Le chêne-liège peuple également en masse les forêts tunisiennes. Son aire de répartition est située principalement dans le territoire de la Kroumirie et les Mogods. Ce territoire s’étend de l’extrémité nord-ouest de la Tunisie (région de Ghardiamou à Jendouba), et se prolonge jusqu’à la région de Sajnen à Bizerte. « Son écorce liégeuse le protège des incendies. L’écorce brûle mais pas l’arbre en lui même. Et même si le chêne-liège est frappé par un incendie très fort, sa souche très robuste lui permet de repousser très rapidement »,  dit-il.

L’aménagement des forêts

En Tunisie, il existe des forêts aménagées et d’autres non aménagées. Les forêts non aménagées sont celles dans lesquelles il n’y a eu aucune intervention humaine, où les sentiers n’existent pas et dans lesquelles il est difficile de pénétrer.

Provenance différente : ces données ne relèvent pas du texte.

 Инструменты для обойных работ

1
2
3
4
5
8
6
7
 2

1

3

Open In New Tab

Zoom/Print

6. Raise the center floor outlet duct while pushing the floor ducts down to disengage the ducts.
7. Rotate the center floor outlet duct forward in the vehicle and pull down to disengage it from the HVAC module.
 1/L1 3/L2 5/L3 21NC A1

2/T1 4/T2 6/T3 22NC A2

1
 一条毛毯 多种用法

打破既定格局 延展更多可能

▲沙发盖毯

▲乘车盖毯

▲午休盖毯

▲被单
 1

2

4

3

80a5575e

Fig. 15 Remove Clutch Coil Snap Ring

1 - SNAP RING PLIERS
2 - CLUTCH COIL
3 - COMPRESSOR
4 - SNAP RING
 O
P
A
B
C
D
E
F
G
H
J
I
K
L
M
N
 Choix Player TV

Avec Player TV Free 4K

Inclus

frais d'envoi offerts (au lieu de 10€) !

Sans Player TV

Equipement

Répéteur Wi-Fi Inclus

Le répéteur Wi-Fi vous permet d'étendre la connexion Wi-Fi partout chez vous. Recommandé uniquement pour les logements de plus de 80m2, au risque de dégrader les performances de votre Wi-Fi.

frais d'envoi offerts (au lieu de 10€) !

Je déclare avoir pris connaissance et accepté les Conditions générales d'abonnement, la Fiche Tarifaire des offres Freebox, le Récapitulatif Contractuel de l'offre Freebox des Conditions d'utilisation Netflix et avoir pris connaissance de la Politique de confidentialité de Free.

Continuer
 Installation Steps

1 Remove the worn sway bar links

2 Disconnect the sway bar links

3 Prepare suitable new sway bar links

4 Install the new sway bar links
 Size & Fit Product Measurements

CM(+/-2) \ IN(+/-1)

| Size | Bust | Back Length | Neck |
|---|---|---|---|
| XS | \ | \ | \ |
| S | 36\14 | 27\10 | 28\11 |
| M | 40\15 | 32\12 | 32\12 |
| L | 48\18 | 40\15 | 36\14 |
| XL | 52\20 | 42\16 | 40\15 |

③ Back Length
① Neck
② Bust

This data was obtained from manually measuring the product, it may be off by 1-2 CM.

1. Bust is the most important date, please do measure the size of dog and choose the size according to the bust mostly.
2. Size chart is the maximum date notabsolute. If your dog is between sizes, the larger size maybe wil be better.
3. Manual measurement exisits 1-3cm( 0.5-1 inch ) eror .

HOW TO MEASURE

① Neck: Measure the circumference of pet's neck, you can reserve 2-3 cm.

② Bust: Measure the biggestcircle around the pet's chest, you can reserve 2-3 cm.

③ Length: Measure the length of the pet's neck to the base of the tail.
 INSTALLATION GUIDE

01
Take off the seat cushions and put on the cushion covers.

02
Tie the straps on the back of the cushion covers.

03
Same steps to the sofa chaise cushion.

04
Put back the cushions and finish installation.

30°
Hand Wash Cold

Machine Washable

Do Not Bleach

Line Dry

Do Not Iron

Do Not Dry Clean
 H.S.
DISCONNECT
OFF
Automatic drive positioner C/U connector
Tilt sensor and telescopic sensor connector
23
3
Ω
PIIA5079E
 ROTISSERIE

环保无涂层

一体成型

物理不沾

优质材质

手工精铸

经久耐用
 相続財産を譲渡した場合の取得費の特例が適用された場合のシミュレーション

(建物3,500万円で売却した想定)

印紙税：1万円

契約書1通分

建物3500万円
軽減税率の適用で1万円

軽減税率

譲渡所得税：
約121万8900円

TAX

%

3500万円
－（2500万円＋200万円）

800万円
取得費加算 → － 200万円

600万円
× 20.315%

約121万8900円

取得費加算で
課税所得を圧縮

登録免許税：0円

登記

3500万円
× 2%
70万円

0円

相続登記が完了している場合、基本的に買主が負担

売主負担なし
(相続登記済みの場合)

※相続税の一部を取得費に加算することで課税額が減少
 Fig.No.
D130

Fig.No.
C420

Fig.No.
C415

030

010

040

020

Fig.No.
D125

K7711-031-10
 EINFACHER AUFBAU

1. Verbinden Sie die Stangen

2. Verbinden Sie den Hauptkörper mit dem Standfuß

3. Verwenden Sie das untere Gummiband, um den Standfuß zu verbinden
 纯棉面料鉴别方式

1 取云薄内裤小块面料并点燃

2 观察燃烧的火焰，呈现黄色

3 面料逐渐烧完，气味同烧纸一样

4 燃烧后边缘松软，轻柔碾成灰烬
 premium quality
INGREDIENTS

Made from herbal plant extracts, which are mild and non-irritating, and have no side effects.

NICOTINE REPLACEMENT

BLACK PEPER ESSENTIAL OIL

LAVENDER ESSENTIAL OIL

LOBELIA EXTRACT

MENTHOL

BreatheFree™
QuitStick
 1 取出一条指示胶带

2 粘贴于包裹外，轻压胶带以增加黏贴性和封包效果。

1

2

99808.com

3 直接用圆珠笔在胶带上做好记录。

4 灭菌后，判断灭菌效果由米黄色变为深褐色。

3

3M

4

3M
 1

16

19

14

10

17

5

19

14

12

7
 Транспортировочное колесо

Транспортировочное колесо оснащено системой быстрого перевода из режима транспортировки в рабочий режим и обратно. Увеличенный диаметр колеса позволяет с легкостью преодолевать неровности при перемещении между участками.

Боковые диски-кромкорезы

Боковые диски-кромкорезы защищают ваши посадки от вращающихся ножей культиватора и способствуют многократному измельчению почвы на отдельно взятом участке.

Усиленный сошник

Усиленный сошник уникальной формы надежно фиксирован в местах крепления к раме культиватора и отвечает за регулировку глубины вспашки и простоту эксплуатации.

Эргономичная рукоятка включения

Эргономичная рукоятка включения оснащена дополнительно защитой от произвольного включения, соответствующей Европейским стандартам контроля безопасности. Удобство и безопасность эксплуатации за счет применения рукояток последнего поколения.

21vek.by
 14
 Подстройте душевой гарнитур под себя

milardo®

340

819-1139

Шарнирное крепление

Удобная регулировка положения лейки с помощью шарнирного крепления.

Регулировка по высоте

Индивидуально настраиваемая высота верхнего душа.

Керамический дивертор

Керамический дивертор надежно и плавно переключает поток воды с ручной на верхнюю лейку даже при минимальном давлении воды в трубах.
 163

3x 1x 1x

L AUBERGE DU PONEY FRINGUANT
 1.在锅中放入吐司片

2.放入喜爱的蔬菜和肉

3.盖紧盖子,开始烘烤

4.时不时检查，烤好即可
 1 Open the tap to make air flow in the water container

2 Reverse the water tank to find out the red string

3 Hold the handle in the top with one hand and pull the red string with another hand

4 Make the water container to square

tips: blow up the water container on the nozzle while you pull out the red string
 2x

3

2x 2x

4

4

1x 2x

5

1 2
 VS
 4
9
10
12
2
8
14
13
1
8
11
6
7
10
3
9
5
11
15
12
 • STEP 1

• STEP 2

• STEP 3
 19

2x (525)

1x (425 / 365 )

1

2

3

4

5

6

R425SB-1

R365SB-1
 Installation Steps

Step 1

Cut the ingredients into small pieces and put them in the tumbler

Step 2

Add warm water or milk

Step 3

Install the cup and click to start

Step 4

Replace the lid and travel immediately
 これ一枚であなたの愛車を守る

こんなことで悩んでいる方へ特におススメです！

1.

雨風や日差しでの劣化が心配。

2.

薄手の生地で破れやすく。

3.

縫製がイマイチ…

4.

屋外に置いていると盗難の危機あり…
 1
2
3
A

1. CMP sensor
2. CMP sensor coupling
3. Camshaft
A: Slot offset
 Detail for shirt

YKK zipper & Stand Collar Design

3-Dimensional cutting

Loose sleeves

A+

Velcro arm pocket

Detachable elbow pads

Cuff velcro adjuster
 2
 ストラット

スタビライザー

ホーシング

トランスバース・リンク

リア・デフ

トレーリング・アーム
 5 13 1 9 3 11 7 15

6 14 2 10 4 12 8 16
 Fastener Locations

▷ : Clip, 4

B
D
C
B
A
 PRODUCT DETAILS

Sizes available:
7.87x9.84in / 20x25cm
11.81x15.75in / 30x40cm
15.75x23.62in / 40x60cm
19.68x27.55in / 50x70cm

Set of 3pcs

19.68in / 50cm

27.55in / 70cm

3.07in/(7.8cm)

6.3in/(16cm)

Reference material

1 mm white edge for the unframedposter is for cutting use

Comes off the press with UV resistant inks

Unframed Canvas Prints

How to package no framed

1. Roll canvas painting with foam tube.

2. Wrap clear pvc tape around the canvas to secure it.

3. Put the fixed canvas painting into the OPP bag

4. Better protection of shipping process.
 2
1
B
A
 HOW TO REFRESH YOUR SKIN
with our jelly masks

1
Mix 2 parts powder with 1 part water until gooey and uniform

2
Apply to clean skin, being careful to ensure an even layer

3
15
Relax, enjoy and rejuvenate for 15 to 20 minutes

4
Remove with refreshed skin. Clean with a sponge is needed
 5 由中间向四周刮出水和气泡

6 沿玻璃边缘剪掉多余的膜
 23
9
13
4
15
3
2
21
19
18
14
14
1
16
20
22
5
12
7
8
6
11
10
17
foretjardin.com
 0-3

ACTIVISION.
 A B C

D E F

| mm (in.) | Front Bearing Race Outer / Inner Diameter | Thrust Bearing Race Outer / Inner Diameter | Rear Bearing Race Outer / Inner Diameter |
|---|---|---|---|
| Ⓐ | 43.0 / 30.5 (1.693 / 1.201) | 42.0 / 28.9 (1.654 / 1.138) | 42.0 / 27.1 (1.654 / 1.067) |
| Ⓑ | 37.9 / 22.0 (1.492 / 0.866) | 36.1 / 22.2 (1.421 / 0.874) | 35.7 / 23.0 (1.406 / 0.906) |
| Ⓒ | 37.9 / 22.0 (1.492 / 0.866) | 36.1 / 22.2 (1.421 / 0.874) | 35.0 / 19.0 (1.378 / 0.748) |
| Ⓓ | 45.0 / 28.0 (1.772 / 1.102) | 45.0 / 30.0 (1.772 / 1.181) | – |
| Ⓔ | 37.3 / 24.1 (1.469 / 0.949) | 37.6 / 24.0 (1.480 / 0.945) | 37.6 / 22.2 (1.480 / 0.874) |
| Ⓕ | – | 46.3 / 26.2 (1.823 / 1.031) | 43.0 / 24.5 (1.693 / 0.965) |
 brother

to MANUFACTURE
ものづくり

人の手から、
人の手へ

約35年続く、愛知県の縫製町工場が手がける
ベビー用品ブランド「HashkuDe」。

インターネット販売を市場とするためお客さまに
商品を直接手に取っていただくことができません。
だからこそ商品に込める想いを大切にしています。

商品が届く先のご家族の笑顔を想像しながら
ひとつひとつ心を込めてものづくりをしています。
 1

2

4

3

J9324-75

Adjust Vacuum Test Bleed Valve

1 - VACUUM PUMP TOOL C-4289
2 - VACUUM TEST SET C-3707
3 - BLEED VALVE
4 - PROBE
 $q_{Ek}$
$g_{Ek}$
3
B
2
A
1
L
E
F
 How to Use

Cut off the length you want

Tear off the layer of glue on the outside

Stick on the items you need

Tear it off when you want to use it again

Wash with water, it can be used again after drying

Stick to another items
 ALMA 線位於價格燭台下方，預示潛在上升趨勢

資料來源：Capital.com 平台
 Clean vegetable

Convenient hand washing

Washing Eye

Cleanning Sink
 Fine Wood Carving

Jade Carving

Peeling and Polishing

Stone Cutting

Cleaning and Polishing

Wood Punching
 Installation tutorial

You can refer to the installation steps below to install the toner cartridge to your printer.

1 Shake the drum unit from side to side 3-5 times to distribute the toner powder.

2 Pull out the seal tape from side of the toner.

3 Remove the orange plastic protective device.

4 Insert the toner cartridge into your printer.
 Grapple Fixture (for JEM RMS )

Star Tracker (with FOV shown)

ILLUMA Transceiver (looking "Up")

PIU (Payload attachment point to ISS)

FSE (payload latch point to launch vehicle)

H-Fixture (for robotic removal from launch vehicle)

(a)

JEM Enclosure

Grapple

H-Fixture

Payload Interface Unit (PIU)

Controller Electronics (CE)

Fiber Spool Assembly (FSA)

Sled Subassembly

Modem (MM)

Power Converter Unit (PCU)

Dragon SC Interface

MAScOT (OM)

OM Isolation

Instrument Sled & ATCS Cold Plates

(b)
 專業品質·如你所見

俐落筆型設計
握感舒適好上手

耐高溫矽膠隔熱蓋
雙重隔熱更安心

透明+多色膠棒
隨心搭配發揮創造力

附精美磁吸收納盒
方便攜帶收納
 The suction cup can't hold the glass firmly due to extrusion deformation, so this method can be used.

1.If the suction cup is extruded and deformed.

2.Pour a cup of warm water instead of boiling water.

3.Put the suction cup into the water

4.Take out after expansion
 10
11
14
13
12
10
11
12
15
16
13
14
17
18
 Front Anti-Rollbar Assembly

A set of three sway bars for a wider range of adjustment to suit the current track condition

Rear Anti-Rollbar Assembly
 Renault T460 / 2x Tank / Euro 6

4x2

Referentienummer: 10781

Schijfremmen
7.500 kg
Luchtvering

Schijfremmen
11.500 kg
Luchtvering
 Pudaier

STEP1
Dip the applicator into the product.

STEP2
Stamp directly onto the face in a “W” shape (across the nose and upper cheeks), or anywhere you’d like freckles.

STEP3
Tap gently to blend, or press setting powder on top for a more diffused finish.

Les forêts aménagées sont pensées, quant à elle, à travers des plans d’aménagement pouvant s’étendre sur des périodes de 20 ans. « Quand on les aménage, on y prévoit des grandes ouvertures, des pares-feu semblables à des tranchées. Il a été prouvé que ces aménagements ont permis de faire baisser sensiblement le nombre de feu de forêts », analyse Aloui.

Enfin, en ce qui concerne la résilience des forêts, l’expert nous dit qu’elle peut se regénèrer très vite. Cela commence par les petits buissons et les maquis qui apparaissent dès les 5 premières années. Une jeune forêt peut apparaître au bout de seulement 15 ans.

« Parfois, les incendies sont positifs pour la nature. C’est comme un médicament. Une vielle forêt a besoin de jeunes arbres pour se régénérer », conclut-il.